Zur Abwechslung war heute mal wieder herrliches Wetter. Da Craig zum Mittagessen verabredet war und auch das Material ausgeht haben wir nur kurz am Morgen gearbeitet. Dafür konnte ich dann gleich nach dem Mittagessen losziehen und noch mal den Coast to Coast Walkway probieren. Gestartet bin ich wieder durch das Onetagni Reserve. Dieses Mal bin ich noch mal einen anderen Weg gelaufen. Es ist echt erstaunlich, aber auf dem Weg sah der Wald schon wieder total anders aus.
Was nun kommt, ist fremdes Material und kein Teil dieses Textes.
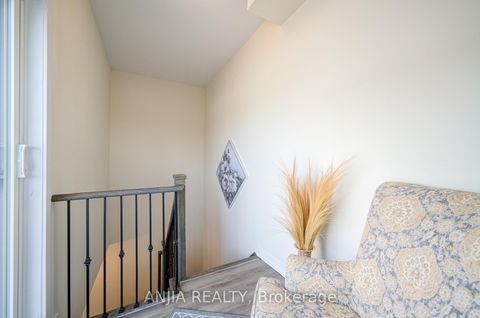 Photo 19 at 2209 - 10 Westmeath Lane, Cornell, Markham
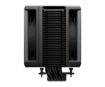 תמונה של קירור למעבד CoolerMaster Hyper 612 Apex 260W TDP Air Cooler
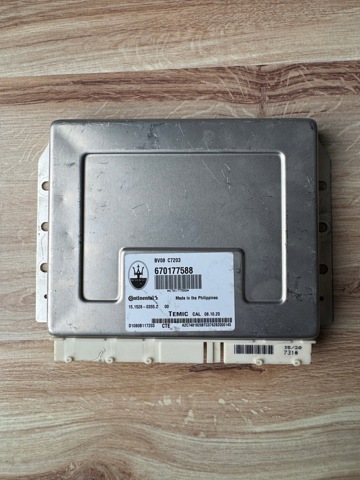 670177588 купить Черновцы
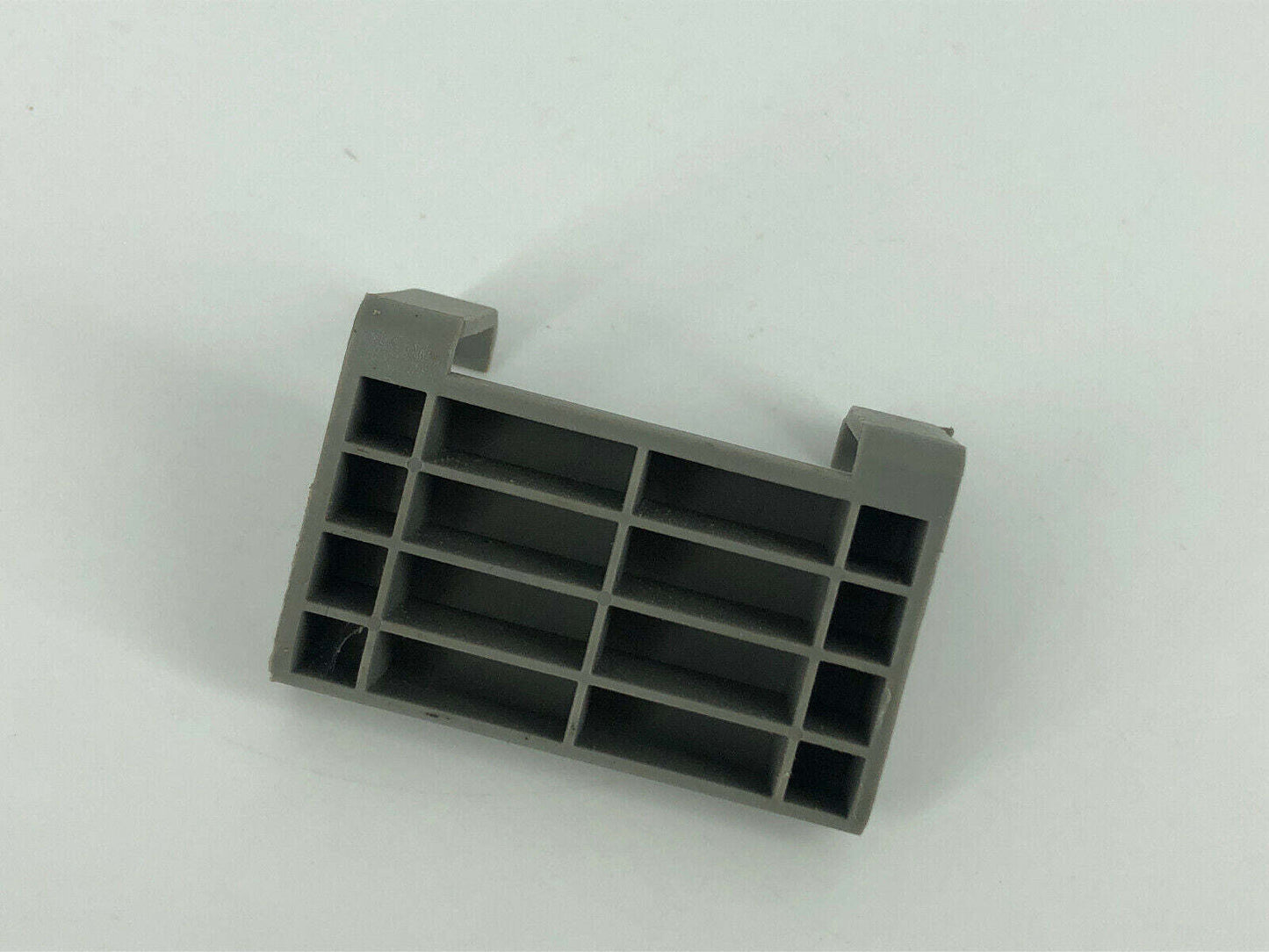 Bosch Toplift 2002 Ersatzteil Plastikteil Plasik Abdeckung Kunststoff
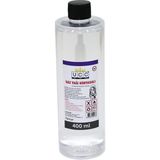 Ucc Gaz Yağı 400ML - Genel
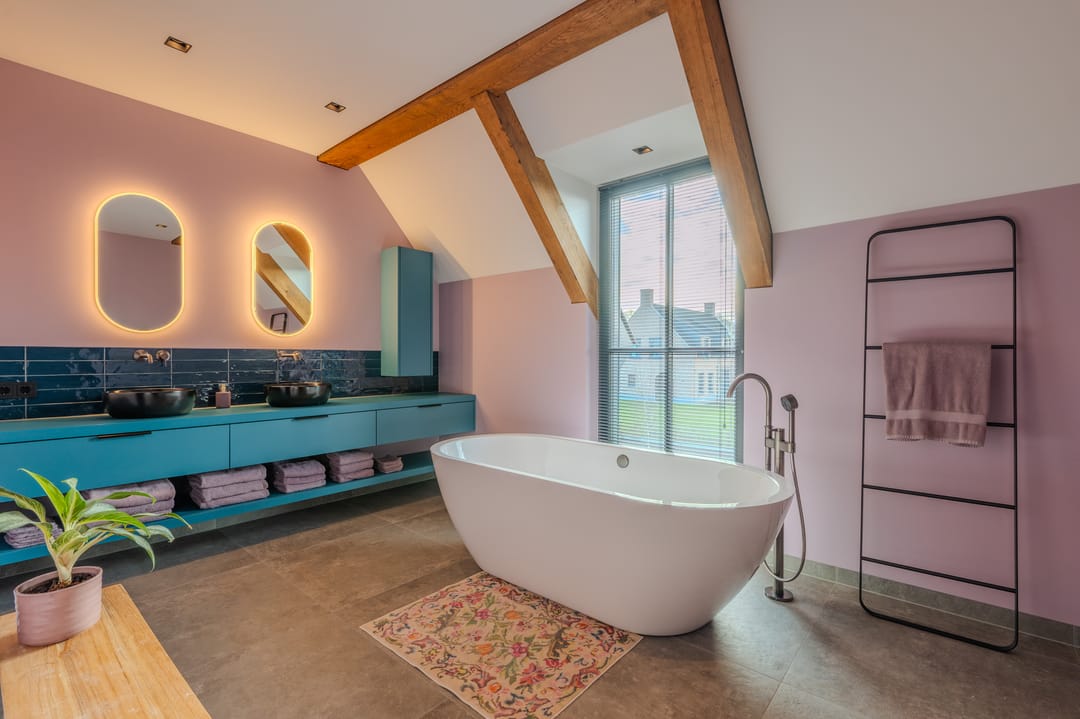 Foto 32 van De Horst 4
Die Wanderwege hier sind alle echt wunderschön und Mann ist die meiste Zeit für sich allein. Ich bin nicht ganz bis zur Küste gelaufen, sondern bin nur bis zu einem Aussichtspukt oberhalb der Küste gelaufen. Eine wunderschöne Aussicht. Dort bin ich eine Weile sitzen geblieben und hab einfach mal nichts gemacht. Zurück bin ich dann durch einen anderen Park – genauso schön wie der Rest der Wanderung. Das war heute eine solide 4,5 Stunden Wanderung wo kein Weg wie der andere war. Heute hat mich noch Lance angerufen. Es gibt noch andere Interessenten für das Auto. Ich hoffe mal, dass das alles klappt. So einen richtigen Plan was ich nächste Woche mache habe ich noch nicht. Es hängt viel davon ab, ob das mit dem Auto klappt.